The first three drive kernel selection inside model code (FP4 GEMM backend, the inter-rank all-reduce backend, and disabling a known-buggy FlashInfer MoE path on this hardware). The fourth lifts vLLM's sanity check that refuses to honor --max-model-len past the model's declared limit.

Our first instinct was to set them via docker exec -e VAR=val from the launcher, which is how the Qwen launchers pass VLLM_API_KEY to the container. That works for the head process (TP rank 0) — but not for rank 1, which Ray spawns inside the worker container. Ray does not propagate the driver's os.environ to remote workers across nodes; rank 1 inherits only the env that was present at the worker container's docker run time. If the four vars are missing on the worker, rank 1 picks a different FP4 GEMM kernel than rank 0 and the all-reduce backend disagrees between ranks: the first matmul or the first collective crashes the model.

We needed to forward these env vars into both containers at start time, but without baking model-specific knowledge into the generic cluster bring-up. The fix was a small extension to the bring-up scripts. They now read a space-separated VLLM_FORWARD_VARS from the parent shell and forward each named variable as -e VAR=value to docker run:

EXTRA_ENV_ARGS=()
for V in ${VLLM_FORWARD_VARS:-}; do
  [[ -n "${!V:-}" ]] && EXTRA_ENV_ARGS+=(-e "$V=${!V}")
done
# ... appended to docker run args ...

Model-specific profiles live in the model's directory. For Nemotron:

# nemotron/cluster-env.sh
export VLLM_NVFP4_GEMM_BACKEND=marlin
export VLLM_FLASHINFER_ALLREDUCE_BACKEND=trtllm
export VLLM_USE_FLASHINFER_MOE_FP4=0
export VLLM_ALLOW_LONG_MAX_MODEL_LEN=1

export VLLM_FORWARD_VARS="VLLM_NVFP4_GEMM_BACKEND VLLM_FLASHINFER_ALLREDUCE_BACKEND VLLM_USE_FLASHINFER_MOE_FP4 VLLM_ALLOW_LONG_MAX_MODEL_LEN"

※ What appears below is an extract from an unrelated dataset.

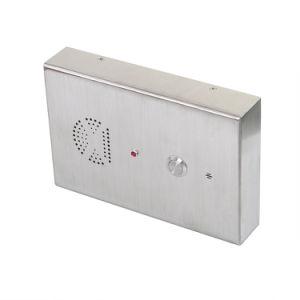 壁の台紙のステンレス製の産業通話装置の電話、Analogue/SIPのエレベーターの電話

The bring-up workflow then becomes:

# Node 1
source nemotron/cluster-env.sh
cd cluster/head && bash run_headnode_2.sh

# Node 2
source nemotron/cluster-env.sh
cd cluster/worker && bash run_workernode_2.sh

When the profile is not sourced, VLLM_FORWARD_VARS is unset, the loop is a no-op, and the bring-up scripts behave exactly as before. The Qwen path doesn't need a profile (its FP8 deployment requires no VLLM_* runtime overrides), so we didn't create one — to remove the temptation to source it "just in case".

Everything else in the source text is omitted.